I eventually had two credit cards that were maxed out and a medical bill that I was being harassed about paying (I wish now I hadn't had physical therapy for a bad ankle sprain). Foolishly, I used my tax return to take a trip to San Diego. I began working more hours and my income increased to $900 a month. That should have helped, but I moved to a more expensive apartment and bought new furniture to boot. I was at the point of using one credit card to pay off another. I regularly received overdraft notices. I took out bigger student loans. It was just too depressing to admit the truth of my situation: I was in debt. Another poor money manager friend told me at the time that I shouldn't go for credit counseling because they would put me on a budget. Perish the thought.
By today's standards, my debt was a pittance. But the cycle of indebtedness had begun and would have continued once I secured my first job. My student loan debt was over $30,000 in 1991. Again, small by today's standards, but huge to a young woman who didn't know a thing about managing money.
I have a friend who writes a secular blog on managing money and has been a guest blogger on Get Rich Slowly. I have mentioned to her that I could never tell my story of getting out of debt, because it isn't like hers. I didn't wise up, get educated, and get frugal. I didn't pay off my debt; someone else did. I have joked to her that I couldn't very well post about how I got out of debt: I got married.
I remember my fiance's big sigh when I revealed the whole of my debt. It was embarrassing to admit to a man who owned a home, bought two vehicles with cash, and had a sizable savings account. He immediately paid off all my debt. He never lectured me about money. He didn't enroll me in a finance course or give me a book to read. He just managed money well and I watched and learned.

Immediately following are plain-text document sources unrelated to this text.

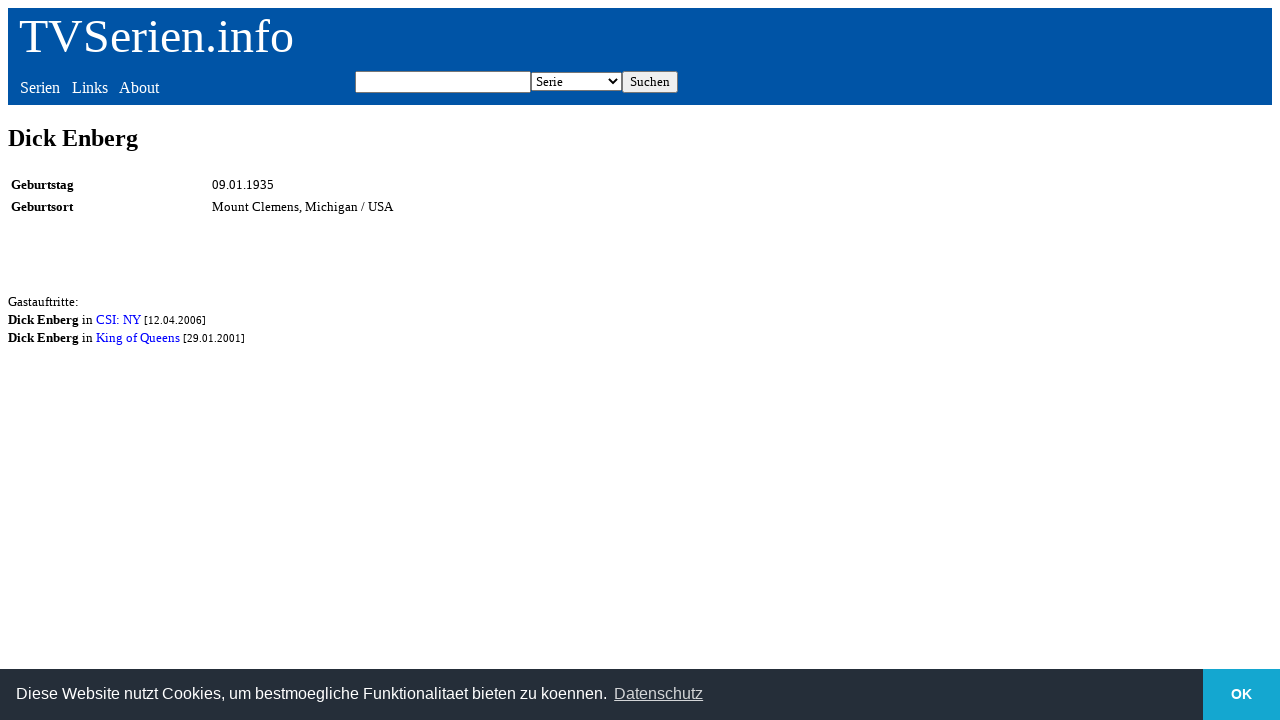

--- FILE ---
content_type: text/html
request_url: https://tvserien.info/schauspieler.php?id=1729
body_size: 1036
content:
<!DOCTYPE html><html lang="de"><head><meta name="viewport" content="width=device-width, initial-scale=1.0"><title>Dick Enberg - TVSerien.info</title></head><meta charset="UTF-8"><body>
<style TYPE="text/css">
a { text-decoration:none; color:blue;}
 a:visited { text-decoration:none; color:darkblue;}
 a:hover { text-decoration:none; color:red;}
header a { text-decoration:none; color:white;}
header a:visited { text-decoration:none; color:white;}
header a:hover { text-decoration:underline; color:white;}
section {
	width: 50%;
	border: 0;
	margin: 0;
	padding: .5em;
	display: table-cell;
}
header {
  background-color: #0054A6;
  font-family: Tahoma;
}
article {
  font-family: Verdana;
  max-width: 1000px;
}
header p { 
  color: white;
  background-color: #0054A6;
}
header section { 
  color: white;
  background-color: #0054A6;
  margin-top: 0;
  margin-bottom: 0;
}

</style>

<link rel="stylesheet" type="text/css" href="https://cdn.jsdelivr.net/npm/cookieconsent@3/build/cookieconsent.min.css" />  



<header>
  <p style="font-size: 3em;margin-top: 0;margin-bottom: 0">&nbsp;<a href="/">TVSerien.info</a></p>
  <section>&nbsp;<a href="/list.php">Serien</a>&nbsp;&nbsp;&nbsp;<a href="/links.php">Links</a>&nbsp;&nbsp;&nbsp;<a href="/about.php">About</a></section>
  <section>
<form ACTION="/search.php" METHOD="POST">
  				<table border="0" width="100%" cellspacing="0" cellpadding="0">
			    <td align="right"><input TYPE="text" NAME="such" style="font-family: Tahoma"></td>
             <td align="center"><select size="1" name="wert" style="font-family: Tahoma">
                    <option selected>Serie</option>
                    <option>Schauspieler</option>
		    <option>Film</option>
                    <option>Episode</option>
                  </select>
		          </td>
	<td align="left"><input TYPE="submit" VALUE="Suchen"
            style="font-family: Tahoma"></td>
           </table>
     </form>
</section>
</header>

<article><h1>Dick Enberg</h1><table width="100%"><tr><td width="20%"><b><small>Geburtstag</small></b></td><td width="80%"><small>09.01.1935</small></td></tr><tr><td width="20%"><b><small>Geburtsort</small></b></td><td width="80%"><small>Mount Clemens, Michigan / USA</small></td></tr><tr><td width="20%"></td><td width="80%"><small></small></td></tr></table><br><br><p><small><br>Gastauftritte:<br><b>Dick Enberg</b> in <a href="/episode/11258/">CSI: NY</a> <small>[12.04.2006]</small><br><b>Dick Enberg</b> in <a href="/episode/2174/">King of Queens</a> <small>[29.01.2001]</small><br></small></p></article>

<aside>
</aside>


<script src="https://cdn.jsdelivr.net/npm/cookieconsent@3/build/cookieconsent.min.js" data-cfasync="false"></script>
<script>
window.cookieconsent.initialise({
  "palette": {
    "popup": {
      "background": "#252e39"
    },
    "button": {
      "background": "#14a7d0"
    }
  },
  "theme": "edgeless",
  "content": {
    "message": "Diese Website nutzt Cookies, um bestmoegliche Funktionalitaet bieten zu koennen.",
    "dismiss": "OK",
    "link": "Datenschutz",
    "href": "http://tvserien.info/datenschutz.php"
  }
});
</script>
</body>
</html>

I read this post requesting get-out-of-debt stories and I finally felt moved to share mine. I realized that while my story won't get raves from finance fans, it should from faithful followers of Christ. Though I had much to be ashamed of, my Redeemer paid off my debt. I didn't. Now I spend my life learning from Him.
Neither of them had the money to pay him back, so he forgave the debts of both. Now which of them will love him more?”
Simon replied, “I suppose the one who had the bigger debt forgiven.”
“You have judged correctly,” Jesus said.